Text passage -

——

W3C home > Mailing lists > Public > public-lod@w3.org > June 2011

Think before you publish large datasets (was: Re: Think before you write Semantic Web crawlers)

From: Andreas Harth <andreas@harth.org>
Date: Tue, 21 Jun 2011 14:29:00 +0200
Message-ID: <4E008E8C.2060707@harth.org>
To: public-lod@w3.org
Dear Martin,

I agree with you in that software accessing large portions of the web
should adhere to basic principles (such as robots.txt).

However, I wonder why you publish large datasets and then complain when
people actually use the data.

If you provide a site with millions of triples your infrastructure should
scale beyond "I have clicked on a few links and the server seems to be
doing something".  You should set HTTP expires header to leverage the widely
deployed HTTP caches.  You should have stable URIs.  Also, you should
configure your servers to shield them from both mad crawlers and DOS
attacks (see e.g., [1]).

——

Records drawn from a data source
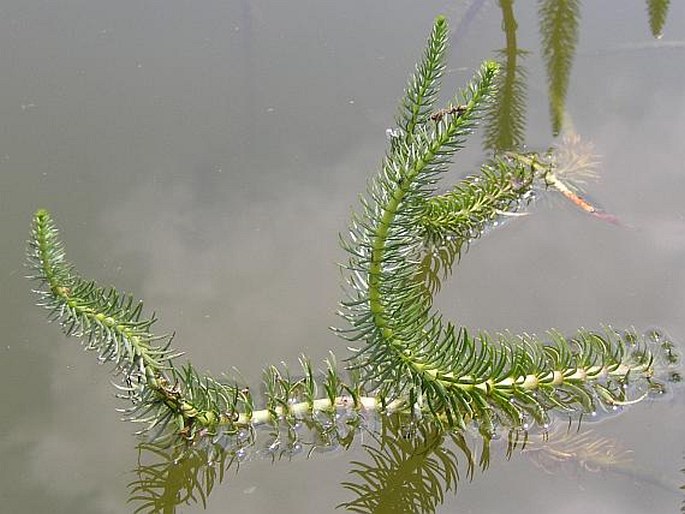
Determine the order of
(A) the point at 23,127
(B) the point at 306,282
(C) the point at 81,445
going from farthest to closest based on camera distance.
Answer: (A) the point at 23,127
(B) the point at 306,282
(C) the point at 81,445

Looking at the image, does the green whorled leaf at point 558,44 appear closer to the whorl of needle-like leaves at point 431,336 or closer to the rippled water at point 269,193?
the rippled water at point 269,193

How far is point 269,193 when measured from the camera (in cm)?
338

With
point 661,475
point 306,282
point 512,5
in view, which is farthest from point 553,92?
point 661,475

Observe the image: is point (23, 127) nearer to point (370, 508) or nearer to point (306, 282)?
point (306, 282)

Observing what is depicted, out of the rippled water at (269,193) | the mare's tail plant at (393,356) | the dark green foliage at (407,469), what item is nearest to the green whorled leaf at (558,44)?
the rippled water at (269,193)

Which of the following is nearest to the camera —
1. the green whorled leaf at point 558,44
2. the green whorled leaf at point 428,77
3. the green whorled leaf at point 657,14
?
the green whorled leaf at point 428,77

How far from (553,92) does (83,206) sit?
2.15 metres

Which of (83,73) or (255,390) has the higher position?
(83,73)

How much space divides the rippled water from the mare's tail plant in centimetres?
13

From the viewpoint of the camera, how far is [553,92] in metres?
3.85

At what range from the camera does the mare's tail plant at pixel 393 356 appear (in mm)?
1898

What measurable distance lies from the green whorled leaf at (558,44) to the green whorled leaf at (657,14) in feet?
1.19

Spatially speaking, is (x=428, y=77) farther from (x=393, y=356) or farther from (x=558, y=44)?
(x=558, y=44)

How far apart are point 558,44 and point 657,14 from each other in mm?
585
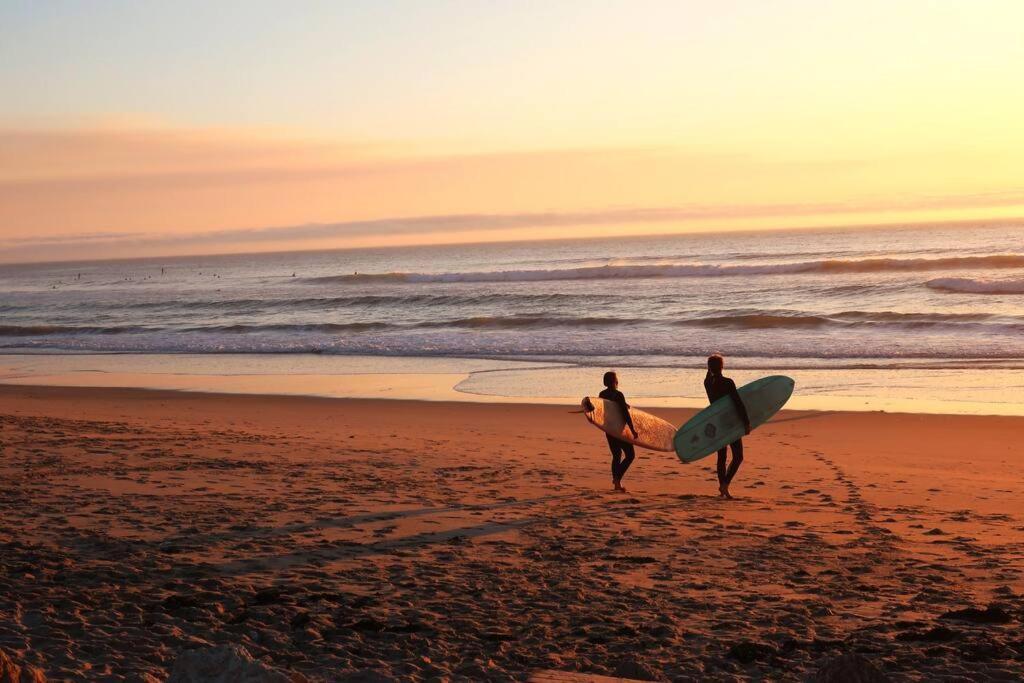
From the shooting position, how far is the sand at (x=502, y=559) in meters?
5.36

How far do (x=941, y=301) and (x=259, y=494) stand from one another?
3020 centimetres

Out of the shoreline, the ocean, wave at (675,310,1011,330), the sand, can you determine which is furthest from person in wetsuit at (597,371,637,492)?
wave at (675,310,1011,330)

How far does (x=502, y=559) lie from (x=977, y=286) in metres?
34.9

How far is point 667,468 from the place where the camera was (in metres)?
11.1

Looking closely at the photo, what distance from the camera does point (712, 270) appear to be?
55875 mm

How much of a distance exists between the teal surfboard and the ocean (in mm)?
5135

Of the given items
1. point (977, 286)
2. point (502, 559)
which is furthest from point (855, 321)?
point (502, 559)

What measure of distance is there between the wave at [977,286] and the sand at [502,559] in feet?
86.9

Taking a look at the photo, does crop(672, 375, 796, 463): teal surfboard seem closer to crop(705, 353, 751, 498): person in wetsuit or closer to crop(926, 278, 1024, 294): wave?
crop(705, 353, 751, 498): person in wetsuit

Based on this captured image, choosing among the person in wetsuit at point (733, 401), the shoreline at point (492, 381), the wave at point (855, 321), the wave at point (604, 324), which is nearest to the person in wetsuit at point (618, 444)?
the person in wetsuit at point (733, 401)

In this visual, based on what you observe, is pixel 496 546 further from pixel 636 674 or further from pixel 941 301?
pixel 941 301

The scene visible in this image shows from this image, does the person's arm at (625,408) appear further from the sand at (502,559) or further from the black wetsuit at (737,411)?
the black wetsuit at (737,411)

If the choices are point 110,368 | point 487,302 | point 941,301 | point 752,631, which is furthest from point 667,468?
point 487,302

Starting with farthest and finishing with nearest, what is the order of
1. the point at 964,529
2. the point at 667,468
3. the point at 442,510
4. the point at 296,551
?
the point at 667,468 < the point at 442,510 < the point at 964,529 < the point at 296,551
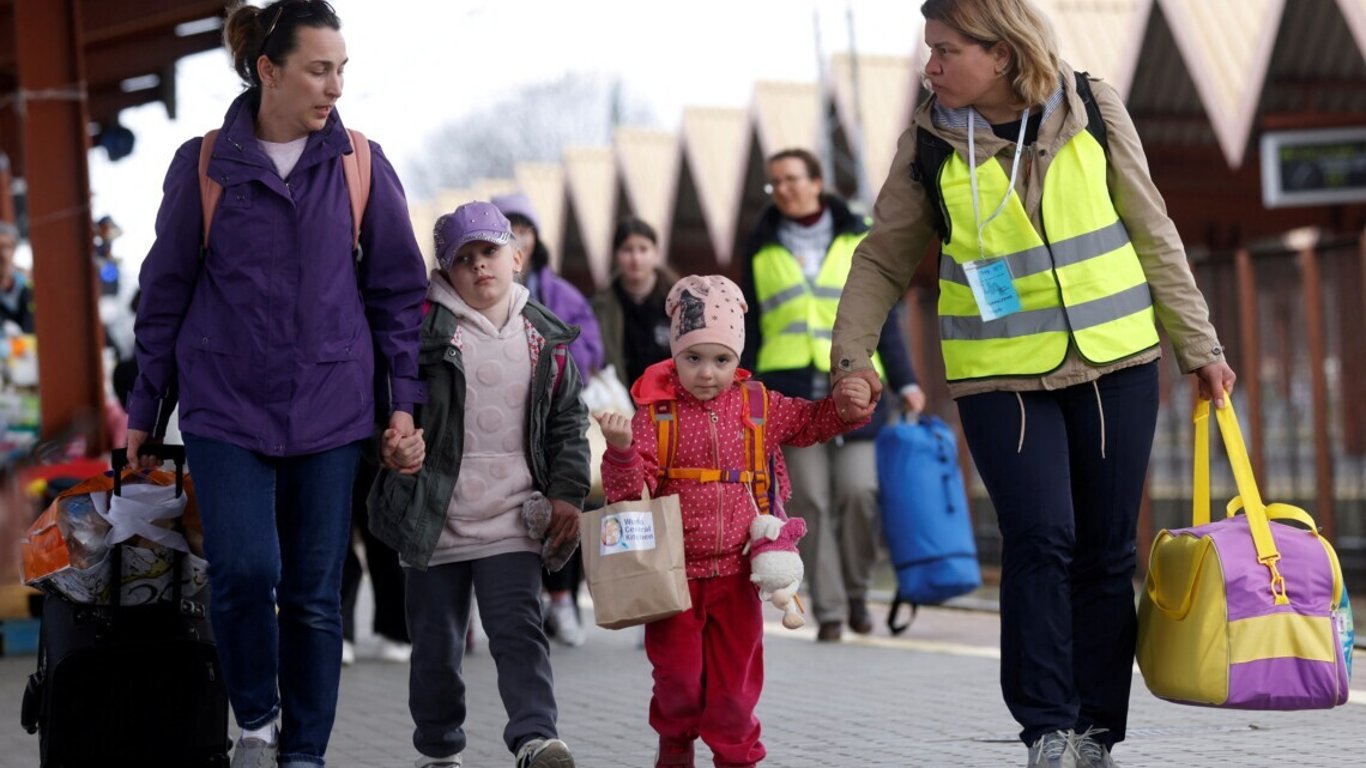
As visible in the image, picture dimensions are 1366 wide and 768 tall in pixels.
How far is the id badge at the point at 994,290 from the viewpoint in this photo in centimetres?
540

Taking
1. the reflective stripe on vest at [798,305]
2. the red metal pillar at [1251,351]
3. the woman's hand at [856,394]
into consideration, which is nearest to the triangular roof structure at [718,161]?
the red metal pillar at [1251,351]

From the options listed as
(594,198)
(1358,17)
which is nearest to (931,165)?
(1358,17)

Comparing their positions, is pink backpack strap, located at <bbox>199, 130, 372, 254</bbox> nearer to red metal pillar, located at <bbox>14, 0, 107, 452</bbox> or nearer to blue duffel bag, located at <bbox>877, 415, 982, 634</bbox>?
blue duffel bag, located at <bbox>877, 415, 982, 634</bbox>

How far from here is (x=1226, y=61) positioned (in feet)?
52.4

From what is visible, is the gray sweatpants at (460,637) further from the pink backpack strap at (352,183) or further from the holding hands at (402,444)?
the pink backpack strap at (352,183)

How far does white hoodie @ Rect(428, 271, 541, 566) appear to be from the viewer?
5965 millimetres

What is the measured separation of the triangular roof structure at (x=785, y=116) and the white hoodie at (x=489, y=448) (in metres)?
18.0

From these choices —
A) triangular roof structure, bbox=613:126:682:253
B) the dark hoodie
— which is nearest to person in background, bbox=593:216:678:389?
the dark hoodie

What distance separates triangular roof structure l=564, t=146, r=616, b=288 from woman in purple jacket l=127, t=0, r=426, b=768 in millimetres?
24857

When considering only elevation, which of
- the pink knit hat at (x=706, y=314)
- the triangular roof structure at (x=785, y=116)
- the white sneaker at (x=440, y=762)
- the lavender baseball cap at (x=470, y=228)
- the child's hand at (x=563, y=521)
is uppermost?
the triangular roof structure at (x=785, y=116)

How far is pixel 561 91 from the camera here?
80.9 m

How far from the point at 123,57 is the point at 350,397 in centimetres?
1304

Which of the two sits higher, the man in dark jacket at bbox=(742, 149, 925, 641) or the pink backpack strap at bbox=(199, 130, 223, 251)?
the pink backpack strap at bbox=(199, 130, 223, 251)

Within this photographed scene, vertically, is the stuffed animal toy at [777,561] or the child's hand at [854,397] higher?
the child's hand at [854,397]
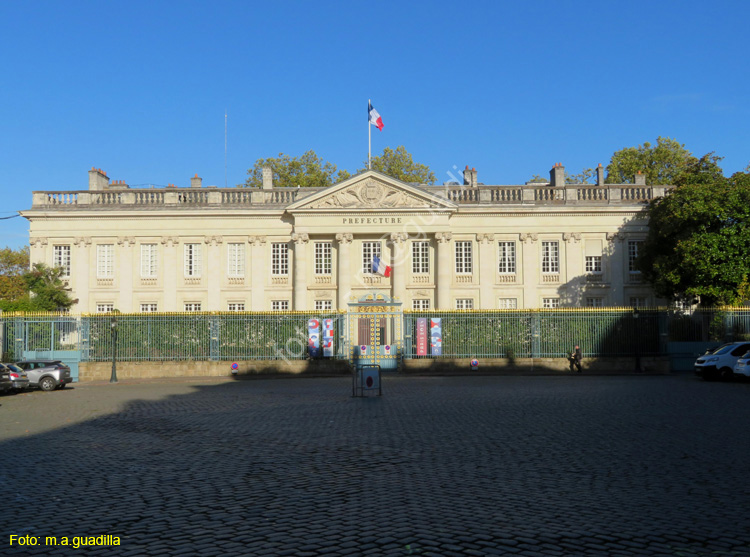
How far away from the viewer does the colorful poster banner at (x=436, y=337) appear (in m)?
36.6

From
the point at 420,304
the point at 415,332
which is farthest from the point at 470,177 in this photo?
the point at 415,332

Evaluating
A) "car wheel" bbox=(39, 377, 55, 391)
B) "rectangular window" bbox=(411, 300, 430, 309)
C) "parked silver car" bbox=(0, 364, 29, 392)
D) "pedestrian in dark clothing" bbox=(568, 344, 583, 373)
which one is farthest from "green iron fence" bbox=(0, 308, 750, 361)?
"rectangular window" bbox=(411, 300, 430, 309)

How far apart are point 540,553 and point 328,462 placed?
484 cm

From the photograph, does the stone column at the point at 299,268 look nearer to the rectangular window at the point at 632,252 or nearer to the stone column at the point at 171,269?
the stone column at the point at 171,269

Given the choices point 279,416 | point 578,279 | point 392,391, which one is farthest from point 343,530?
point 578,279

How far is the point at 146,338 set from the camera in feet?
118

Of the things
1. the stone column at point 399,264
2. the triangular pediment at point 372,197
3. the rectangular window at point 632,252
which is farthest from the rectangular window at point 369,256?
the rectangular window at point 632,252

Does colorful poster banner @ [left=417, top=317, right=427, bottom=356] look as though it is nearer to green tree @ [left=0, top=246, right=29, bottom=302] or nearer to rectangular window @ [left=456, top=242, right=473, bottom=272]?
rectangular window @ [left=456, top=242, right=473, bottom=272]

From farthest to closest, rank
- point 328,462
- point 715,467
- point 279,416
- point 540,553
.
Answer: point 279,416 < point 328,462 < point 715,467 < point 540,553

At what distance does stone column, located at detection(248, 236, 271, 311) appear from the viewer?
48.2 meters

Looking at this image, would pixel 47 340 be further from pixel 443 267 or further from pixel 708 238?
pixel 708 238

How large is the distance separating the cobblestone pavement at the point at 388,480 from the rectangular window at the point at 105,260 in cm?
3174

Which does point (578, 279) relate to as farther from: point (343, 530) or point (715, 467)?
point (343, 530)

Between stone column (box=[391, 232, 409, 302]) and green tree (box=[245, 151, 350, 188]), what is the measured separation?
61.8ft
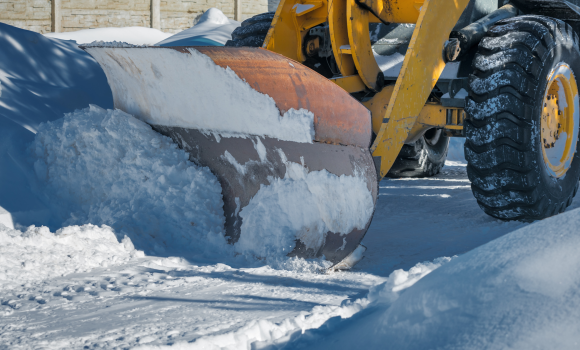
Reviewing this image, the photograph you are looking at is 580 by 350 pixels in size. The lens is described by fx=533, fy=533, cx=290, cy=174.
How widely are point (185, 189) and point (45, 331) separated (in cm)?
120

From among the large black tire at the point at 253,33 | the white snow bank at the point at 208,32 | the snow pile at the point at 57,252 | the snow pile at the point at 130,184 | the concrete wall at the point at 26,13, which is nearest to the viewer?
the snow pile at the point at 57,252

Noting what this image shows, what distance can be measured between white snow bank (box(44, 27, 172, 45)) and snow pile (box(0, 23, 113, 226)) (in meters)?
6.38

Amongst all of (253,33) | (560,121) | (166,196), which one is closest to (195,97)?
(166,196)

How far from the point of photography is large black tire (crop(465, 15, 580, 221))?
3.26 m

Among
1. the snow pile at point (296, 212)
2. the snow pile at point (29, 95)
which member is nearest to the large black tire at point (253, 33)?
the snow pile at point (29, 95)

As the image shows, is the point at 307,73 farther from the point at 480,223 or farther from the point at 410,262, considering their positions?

——

Task - From the mailing-list message on publishing large datasets, write out the passage from "From: Andreas Harth" up to and including "use the data.".

Full answer -
From: Andreas Harth <andreas@harth.org>
Date: Tue, 21 Jun 2011 14:29:00 +0200
Message-ID: <4E008E8C.2060707@harth.org>
To: public-lod@w3.org
Dear Martin,

I agree with you in that software accessing large portions of the web
should adhere to basic principles (such as robots.txt).

However, I wonder why you publish large datasets and then complain when
people actually use the data.